§ **Exercise brief**:
Copy the data exactly, keeping every line intact.

§ **Stored records**:
►

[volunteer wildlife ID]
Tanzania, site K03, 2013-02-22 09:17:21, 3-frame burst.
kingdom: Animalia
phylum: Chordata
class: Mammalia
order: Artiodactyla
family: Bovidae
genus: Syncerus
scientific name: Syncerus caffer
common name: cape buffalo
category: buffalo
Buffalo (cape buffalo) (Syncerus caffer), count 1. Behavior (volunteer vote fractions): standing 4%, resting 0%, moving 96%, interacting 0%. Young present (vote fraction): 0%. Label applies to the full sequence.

◄

§ **Result of the exercise**:
[volunteer wildlife ID]
Tanzania, site K03, 2013-02-22 09:17:21, 3-frame burst.
kingdom: Animalia
phylum: Chordata
class: Mammalia
order: Artiodactyla
family: Bovidae
genus: Syncerus
scientific name: Syncerus caffer
common name: cape buffalo
category: buffalo
Buffalo (cape buffalo) (Syncerus caffer), count 1. Behavior (volunteer vote fractions): standing 4%, resting 0%, moving 96%, interacting 0%. Young present (vote fraction): 0%. Label applies to the full sequence.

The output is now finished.